In any case, here are the outcomes of various regression models:

#### A higher average number of *likes* for venues in a particular neighborhood indicates,  
* a greater population density (R-squared = 31)
* a higher percent of working age people (R-squared = 32)
* a higher percent of people living alone (R-squared = 37)
* a lower average household size (R-squared = 32)
* a lower percent of people who have not completed at least a bachelor's degree (R-squared = 39)
* a higher percent of people who have completed at least a bachelor's degree (R-squared = 36)

#### A higher average *price* for venues in a particular neighborhood indicates 
* a lower percent of people who have not completed at least a bachelor's degree (R-squared = 42)
* a higher percent of people who have completed at least a bachelor's degree (R-squared = 35)

#### A higher average *rating* for venues in a particular neighborhood indicates
* a greater population density (R-squared = 42)
* a higher percent of working age people (R-squared = 51)
* a higher percent of people living alone (R-squared = 48)
* a lower average household size (R-squared = 42)
* a lower percent of people who have not completed at least a bachelor's degree (R-squared = 44)
* a higher percent of people who have completed at least a bachelor's degree (R-squared = 35)
* a higher workforce participation rate (R-squared = 38)
* a higher workforce employment rate (R-squared = 40)

## V. Discussion

None of the regression models we created had high enough R-squared values for us to make any meaningful recommendations. However, they do show some general trends. For instance, neighborhoods that have venues with higher than average ratings and likes, are likely populated with a higher proportion of working age people and lower household sizes. Does this indicate that working age people in smaller (or no) families are more likely to rate or like a venue? Or does this mean that they are more likely to rate it higher? Further analysis is needed.

Other interesting, although logistical trend is that neighborhoods with more higher-priced venues (higher average price) are more likely to have more highly educated people living in them.
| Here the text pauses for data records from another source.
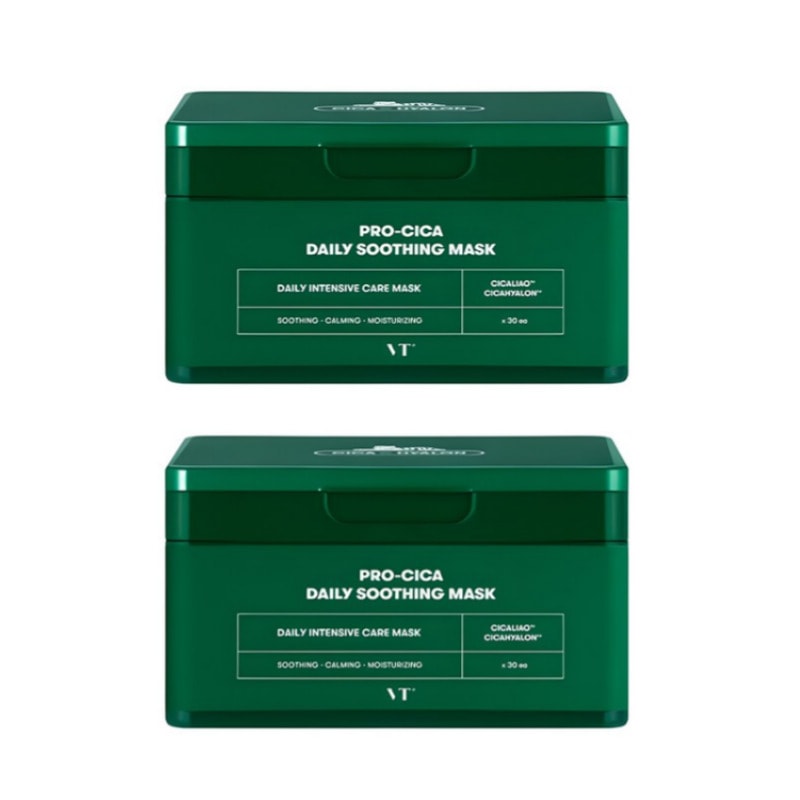 プロシカ デイリー スージング マスク 30本入り 2個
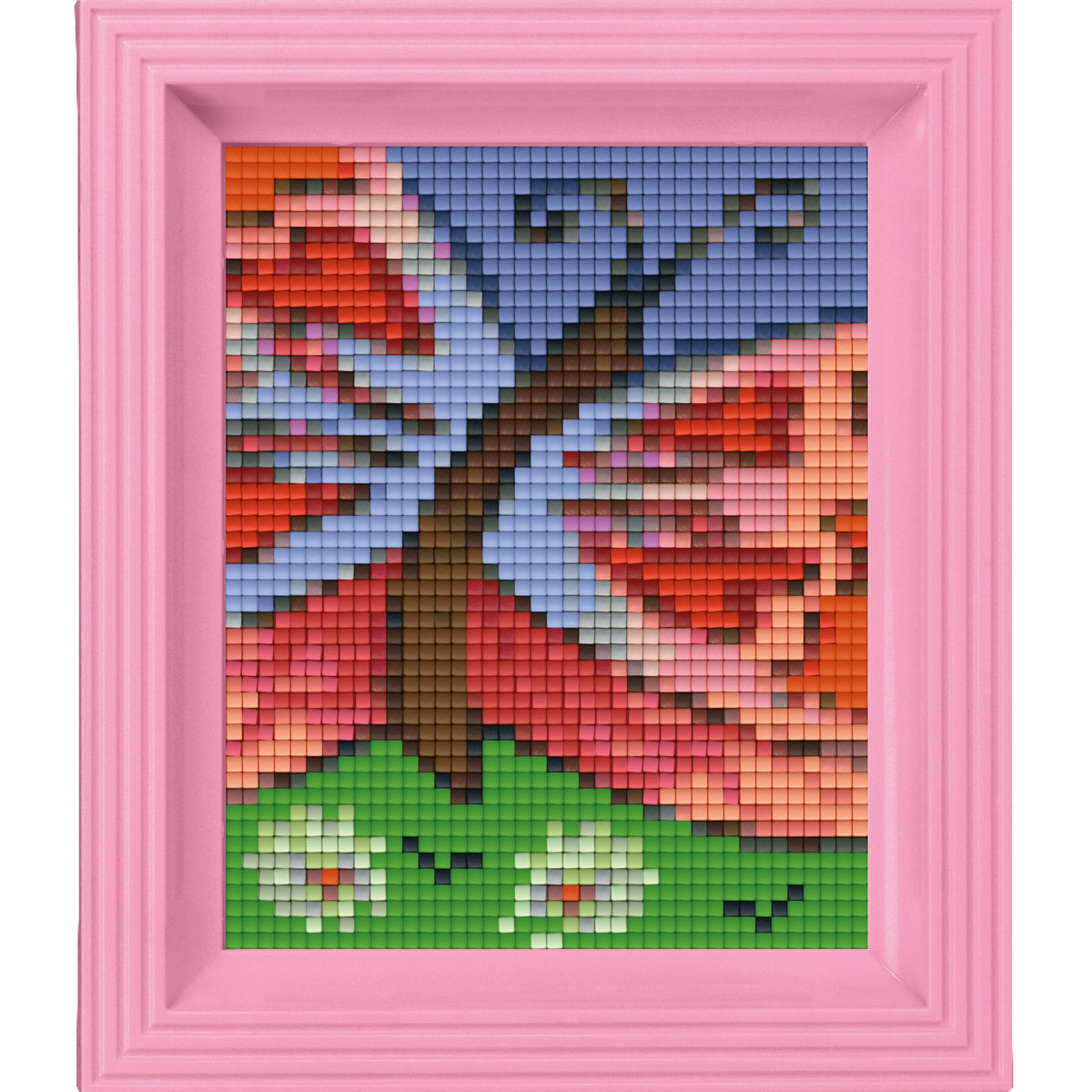 #Bilderrahmen_rosa #Pinzette_keine Pinzette
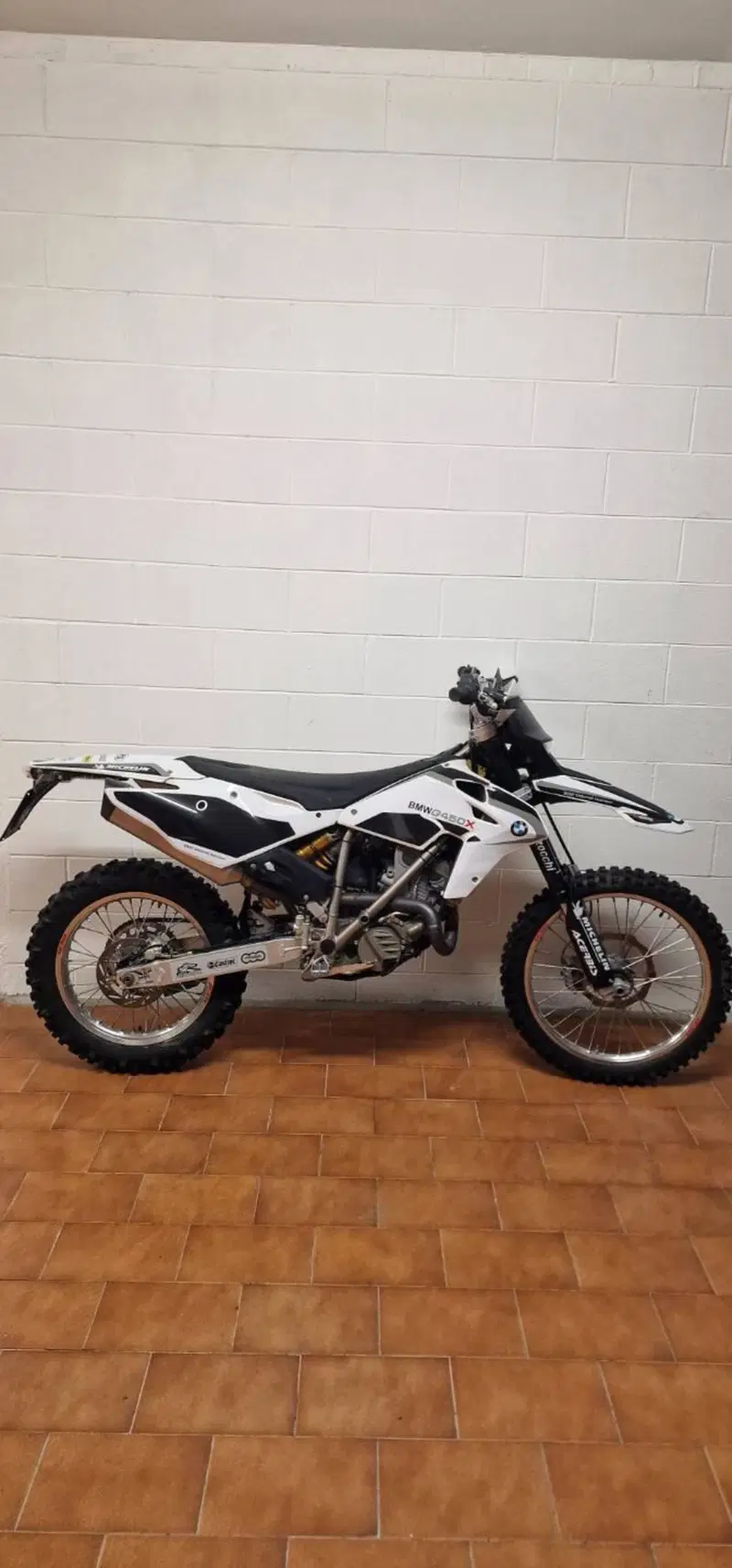 Bmw G 450 X (2010 - 12)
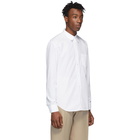 Maison Margiela White Cotton Poplin Shirt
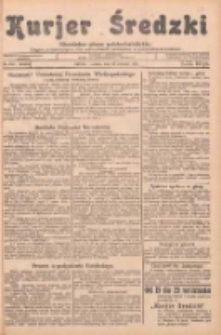 Kurjer Średzki: niezależne pismo polsko-katolickie: organ publikacyjny dla wszystkich urzęd&oacute;w w powiecie średzkim 1933.09.23 R.3 Nr110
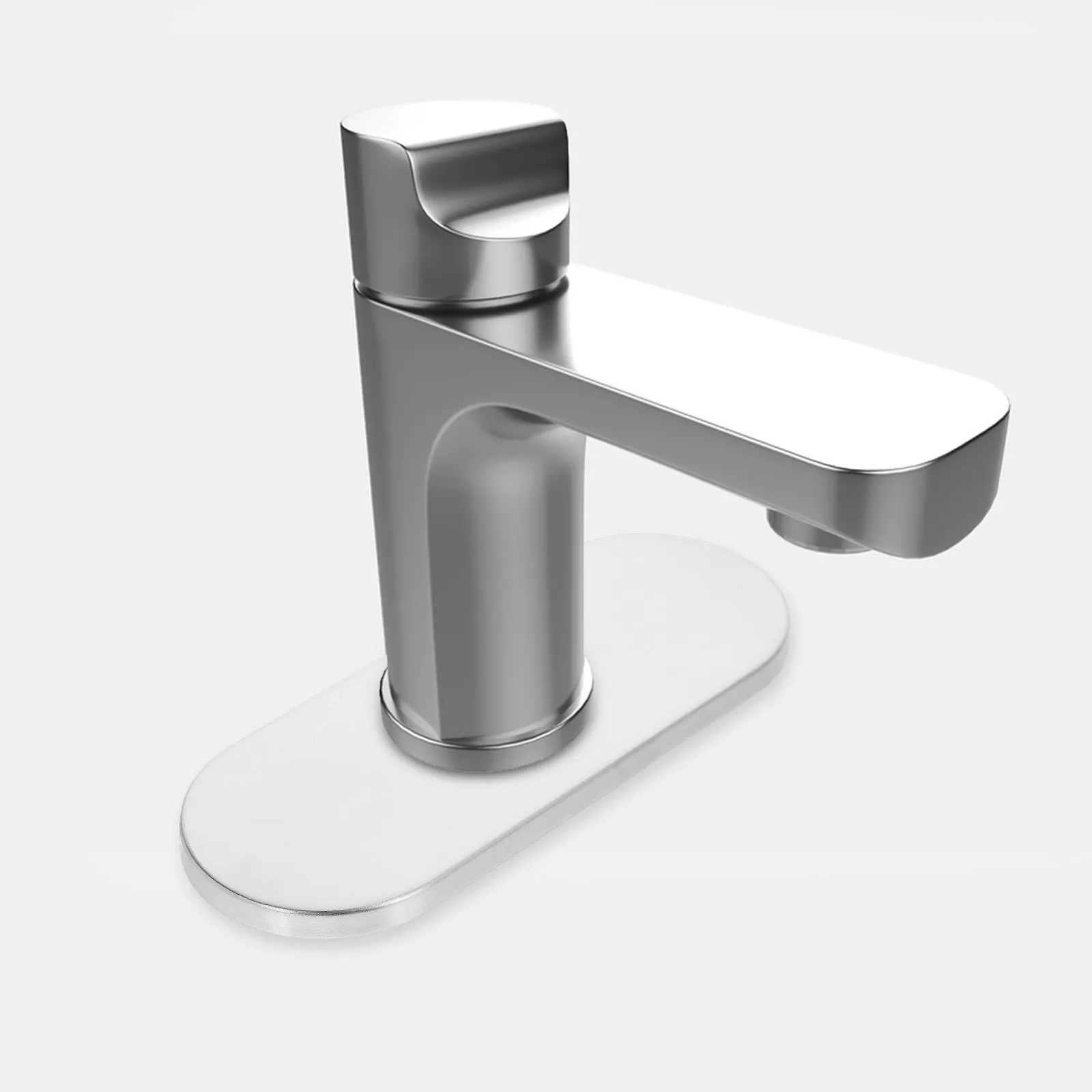 Stainless Steel Hole Deck For Kitchen Bathroom Accessory Decorative Plate Durable Rustproof Metal Sink Practical Replacement
Stainless Steel Hole Deck For Kitchen Bathroom Accessory Decorative Plate Durable Rustproof Metal Sink Practical Replacement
Interestingly, though, average household income was not a good predictor for price, which may suggest that people don't patron expensive venues because they have more money, but because they are more educated. 

## VI. Conclusion

We began this project with the hope that we could find some linkages between Toronto's demographic data and Foursquare data for venues in Toronto. Although some of the results were promising, neither data sets gave an complete conclusions. We recommend that if both governments and business would like to use these results for their own predictions, that they do so carefully. The results show general trends, but cannot be used to predict exact amounts. There is still to much variability that is not explained by the predictors used here, both for predicting demographic information and Foursquare information. However, we do believe these results can be used for a quick check for new businesses to see if their other research matches with the results found in this project.